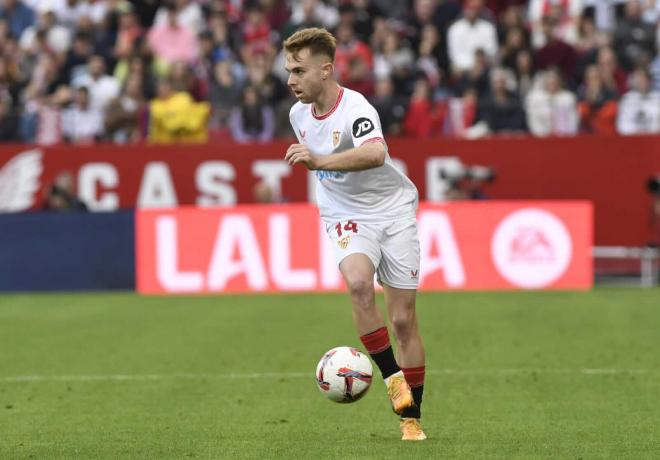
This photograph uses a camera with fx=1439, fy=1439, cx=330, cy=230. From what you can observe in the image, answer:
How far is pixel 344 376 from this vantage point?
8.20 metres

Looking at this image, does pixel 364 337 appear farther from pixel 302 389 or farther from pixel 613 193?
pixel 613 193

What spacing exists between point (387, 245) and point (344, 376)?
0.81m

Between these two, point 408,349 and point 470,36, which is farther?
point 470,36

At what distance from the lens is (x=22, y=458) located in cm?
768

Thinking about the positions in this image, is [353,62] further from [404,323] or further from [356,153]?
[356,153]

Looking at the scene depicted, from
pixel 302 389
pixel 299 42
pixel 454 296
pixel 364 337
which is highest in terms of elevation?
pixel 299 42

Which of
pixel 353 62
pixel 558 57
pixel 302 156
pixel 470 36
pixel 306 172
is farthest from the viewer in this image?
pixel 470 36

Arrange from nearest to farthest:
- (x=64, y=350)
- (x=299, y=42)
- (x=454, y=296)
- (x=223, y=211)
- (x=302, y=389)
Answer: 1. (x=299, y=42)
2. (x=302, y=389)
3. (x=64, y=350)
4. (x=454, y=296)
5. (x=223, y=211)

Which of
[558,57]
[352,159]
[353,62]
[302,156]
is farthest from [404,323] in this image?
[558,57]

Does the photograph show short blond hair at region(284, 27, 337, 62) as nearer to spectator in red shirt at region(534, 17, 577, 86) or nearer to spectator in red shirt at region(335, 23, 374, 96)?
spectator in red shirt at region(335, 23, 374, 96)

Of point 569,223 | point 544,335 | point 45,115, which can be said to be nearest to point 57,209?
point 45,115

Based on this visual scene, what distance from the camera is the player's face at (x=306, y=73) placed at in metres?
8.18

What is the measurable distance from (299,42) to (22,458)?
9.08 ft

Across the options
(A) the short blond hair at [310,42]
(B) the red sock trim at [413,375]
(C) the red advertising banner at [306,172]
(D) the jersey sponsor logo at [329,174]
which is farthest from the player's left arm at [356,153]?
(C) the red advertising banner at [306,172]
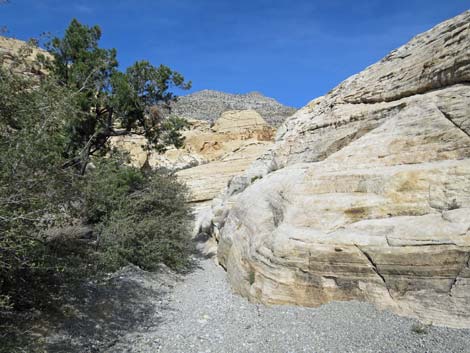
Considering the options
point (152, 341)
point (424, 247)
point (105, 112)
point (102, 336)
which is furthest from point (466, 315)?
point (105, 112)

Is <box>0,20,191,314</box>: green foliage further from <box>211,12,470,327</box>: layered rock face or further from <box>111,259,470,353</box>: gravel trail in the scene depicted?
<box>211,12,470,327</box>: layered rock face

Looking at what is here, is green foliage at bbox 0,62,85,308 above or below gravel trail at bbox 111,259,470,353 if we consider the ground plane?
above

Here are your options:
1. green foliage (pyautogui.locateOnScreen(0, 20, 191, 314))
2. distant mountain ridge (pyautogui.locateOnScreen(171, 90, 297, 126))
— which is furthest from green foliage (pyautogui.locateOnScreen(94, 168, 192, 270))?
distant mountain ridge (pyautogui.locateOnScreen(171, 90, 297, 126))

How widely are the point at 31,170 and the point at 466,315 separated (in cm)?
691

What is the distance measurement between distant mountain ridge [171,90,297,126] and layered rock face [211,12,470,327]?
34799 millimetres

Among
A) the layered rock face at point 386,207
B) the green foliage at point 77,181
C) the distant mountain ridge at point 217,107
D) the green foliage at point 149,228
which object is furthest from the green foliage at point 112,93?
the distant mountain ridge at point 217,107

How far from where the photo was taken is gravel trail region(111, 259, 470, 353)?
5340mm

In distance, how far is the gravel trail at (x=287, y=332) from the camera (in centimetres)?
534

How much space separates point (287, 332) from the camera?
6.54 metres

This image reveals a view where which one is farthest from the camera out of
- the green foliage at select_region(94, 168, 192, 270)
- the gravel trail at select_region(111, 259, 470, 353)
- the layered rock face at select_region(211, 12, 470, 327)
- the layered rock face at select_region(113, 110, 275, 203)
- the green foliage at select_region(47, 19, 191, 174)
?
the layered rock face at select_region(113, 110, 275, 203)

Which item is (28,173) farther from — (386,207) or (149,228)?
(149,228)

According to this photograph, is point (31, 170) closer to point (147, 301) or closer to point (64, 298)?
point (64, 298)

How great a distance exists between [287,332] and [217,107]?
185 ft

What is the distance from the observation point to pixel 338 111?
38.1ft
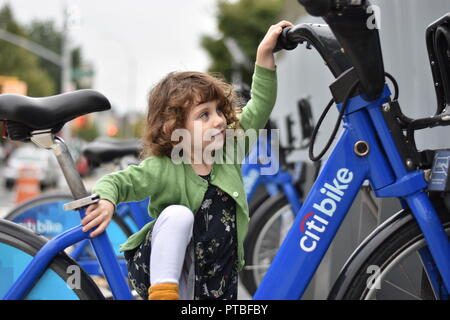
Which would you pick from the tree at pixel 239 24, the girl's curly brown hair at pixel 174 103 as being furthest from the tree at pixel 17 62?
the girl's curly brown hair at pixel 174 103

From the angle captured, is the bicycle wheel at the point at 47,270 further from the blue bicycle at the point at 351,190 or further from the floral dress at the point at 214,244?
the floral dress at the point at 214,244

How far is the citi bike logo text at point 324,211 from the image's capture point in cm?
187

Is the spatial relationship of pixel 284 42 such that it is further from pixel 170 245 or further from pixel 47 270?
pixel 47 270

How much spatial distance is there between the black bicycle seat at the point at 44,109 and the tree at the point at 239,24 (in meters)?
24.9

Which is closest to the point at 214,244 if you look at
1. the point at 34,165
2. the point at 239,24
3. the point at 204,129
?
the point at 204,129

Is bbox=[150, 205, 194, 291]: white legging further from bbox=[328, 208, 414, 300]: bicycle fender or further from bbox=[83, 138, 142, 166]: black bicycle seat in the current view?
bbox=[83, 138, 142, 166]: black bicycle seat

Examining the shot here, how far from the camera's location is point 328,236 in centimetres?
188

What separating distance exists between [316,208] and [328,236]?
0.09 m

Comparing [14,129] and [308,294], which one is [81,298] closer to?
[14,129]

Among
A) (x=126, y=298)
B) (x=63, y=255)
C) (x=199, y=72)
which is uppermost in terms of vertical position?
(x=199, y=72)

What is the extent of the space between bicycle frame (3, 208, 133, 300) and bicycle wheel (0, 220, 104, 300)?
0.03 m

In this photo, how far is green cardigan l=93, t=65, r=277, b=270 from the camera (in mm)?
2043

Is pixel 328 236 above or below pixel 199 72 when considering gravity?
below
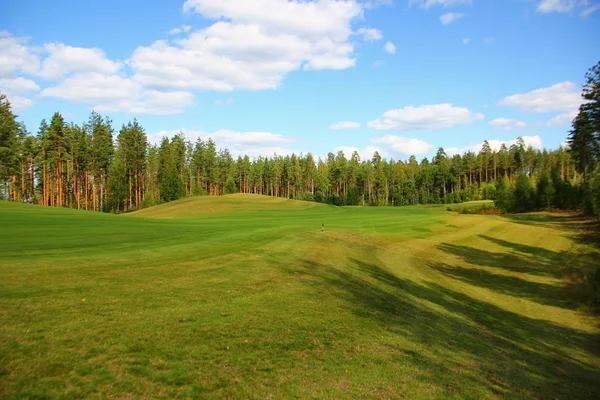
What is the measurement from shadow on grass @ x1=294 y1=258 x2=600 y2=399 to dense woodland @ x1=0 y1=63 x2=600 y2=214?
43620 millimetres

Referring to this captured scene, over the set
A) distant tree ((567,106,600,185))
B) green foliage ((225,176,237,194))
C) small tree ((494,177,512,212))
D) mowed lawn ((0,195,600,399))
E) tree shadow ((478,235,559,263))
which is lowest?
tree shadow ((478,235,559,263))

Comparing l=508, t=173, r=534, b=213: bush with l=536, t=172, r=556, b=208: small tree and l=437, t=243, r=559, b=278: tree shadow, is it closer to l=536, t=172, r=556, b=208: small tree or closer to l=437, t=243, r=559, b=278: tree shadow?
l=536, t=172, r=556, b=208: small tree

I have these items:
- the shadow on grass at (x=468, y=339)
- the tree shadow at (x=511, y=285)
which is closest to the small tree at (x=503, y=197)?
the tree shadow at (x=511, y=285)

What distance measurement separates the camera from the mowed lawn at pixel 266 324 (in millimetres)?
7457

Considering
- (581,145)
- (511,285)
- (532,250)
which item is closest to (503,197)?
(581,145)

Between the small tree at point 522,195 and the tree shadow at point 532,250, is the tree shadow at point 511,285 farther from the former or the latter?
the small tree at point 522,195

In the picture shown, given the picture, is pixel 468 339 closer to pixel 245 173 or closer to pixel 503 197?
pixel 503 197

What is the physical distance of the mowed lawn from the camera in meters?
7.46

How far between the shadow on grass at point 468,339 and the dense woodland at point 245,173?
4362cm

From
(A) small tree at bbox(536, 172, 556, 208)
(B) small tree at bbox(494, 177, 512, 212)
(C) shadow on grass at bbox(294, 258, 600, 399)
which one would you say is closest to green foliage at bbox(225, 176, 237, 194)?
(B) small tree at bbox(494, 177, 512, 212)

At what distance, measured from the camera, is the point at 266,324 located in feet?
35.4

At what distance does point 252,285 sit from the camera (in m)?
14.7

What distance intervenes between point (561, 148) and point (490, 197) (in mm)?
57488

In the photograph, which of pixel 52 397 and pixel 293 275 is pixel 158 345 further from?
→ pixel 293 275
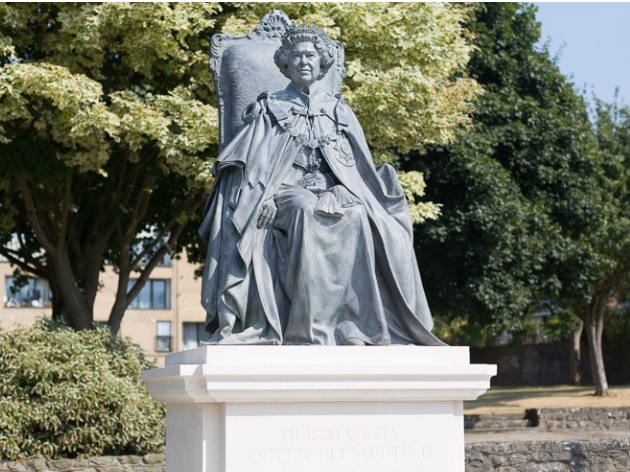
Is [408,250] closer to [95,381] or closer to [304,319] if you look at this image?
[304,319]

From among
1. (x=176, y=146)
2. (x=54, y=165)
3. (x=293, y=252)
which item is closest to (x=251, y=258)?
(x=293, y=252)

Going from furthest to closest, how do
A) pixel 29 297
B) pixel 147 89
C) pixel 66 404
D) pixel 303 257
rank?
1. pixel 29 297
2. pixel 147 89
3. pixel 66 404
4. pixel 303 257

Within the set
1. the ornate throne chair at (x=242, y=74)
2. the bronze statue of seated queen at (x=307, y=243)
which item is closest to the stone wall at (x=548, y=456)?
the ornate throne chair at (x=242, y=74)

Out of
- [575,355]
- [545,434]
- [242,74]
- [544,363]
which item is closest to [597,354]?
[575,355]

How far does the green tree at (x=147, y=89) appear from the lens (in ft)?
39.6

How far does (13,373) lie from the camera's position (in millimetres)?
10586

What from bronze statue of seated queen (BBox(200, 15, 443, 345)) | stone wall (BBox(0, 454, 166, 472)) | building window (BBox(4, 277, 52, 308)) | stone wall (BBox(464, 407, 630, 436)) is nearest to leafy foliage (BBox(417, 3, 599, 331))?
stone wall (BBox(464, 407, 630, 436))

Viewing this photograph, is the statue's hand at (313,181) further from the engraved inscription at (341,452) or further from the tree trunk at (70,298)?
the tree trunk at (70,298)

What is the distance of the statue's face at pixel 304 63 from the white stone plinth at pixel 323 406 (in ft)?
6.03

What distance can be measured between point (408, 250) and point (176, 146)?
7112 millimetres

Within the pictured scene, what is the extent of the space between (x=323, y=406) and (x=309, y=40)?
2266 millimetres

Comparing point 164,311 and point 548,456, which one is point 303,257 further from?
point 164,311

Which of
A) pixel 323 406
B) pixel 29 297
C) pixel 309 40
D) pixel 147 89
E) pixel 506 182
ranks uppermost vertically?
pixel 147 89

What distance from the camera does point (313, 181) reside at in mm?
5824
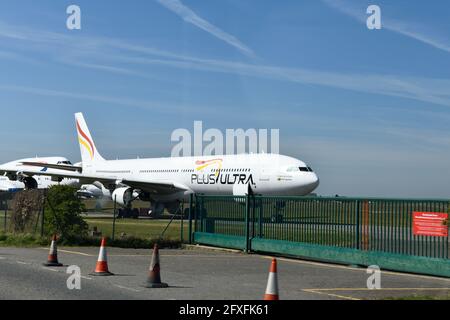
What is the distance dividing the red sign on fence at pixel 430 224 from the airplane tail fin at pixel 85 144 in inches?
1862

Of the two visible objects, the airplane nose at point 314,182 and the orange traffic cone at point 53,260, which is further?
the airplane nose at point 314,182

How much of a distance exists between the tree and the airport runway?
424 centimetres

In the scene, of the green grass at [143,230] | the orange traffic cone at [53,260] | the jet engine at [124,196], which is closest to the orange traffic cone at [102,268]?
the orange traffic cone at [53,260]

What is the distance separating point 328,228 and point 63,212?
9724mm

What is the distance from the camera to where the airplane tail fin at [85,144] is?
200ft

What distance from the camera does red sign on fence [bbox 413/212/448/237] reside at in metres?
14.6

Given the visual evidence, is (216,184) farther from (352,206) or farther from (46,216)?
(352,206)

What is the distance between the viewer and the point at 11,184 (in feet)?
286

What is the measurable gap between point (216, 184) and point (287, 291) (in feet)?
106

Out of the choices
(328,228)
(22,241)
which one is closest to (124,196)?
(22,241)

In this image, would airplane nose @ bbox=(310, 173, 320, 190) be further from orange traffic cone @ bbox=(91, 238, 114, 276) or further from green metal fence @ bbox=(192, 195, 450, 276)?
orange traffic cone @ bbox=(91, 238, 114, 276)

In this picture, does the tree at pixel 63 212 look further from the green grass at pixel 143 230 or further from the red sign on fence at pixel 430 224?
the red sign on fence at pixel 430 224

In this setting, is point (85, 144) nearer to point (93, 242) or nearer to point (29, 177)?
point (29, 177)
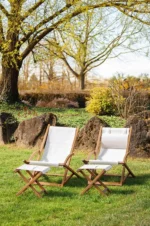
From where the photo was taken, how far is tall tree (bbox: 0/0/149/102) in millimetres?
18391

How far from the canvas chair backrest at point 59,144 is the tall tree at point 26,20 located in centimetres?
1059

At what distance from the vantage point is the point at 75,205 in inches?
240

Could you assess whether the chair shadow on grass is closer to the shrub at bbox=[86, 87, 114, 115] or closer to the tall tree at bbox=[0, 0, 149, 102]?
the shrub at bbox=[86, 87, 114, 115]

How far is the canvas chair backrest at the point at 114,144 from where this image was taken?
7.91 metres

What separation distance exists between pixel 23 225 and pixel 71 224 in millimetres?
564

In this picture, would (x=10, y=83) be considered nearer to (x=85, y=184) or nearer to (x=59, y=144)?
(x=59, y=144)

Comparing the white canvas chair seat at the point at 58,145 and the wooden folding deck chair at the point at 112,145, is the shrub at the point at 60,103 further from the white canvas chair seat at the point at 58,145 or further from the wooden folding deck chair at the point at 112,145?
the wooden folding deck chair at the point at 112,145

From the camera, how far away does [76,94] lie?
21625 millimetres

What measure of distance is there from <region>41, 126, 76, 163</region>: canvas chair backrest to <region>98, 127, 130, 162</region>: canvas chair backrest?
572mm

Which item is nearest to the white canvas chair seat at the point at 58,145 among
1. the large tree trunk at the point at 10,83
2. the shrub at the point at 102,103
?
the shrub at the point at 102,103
************
TASK REQUIREMENTS:
Render the lines of the records as a Markdown table with columns Row and Text, starting with the line that contains "Viewing this photograph, is" and going on through the line that contains "2266 millimetres". Number each line in the Row column and leave out blank lines.

WRITTEN RESPONSE:
| Row | Text |
|---|---|
| 1 | Viewing this photograph, is the statue's hand at (313,181) further from the engraved inscription at (341,452) or further from the tree trunk at (70,298)? |
| 2 | the tree trunk at (70,298) |
| 3 | What is the distance of the statue's face at pixel 304 63 from the white stone plinth at pixel 323 406 (in ft)? |
| 4 | 6.03 |
| 5 | What distance can be measured between point (408, 250) and point (176, 146)? |
| 6 | 7112 millimetres |
| 7 | Within the pictured scene, what is the extent of the space between (x=323, y=406) and (x=309, y=40)? |
| 8 | 2266 millimetres |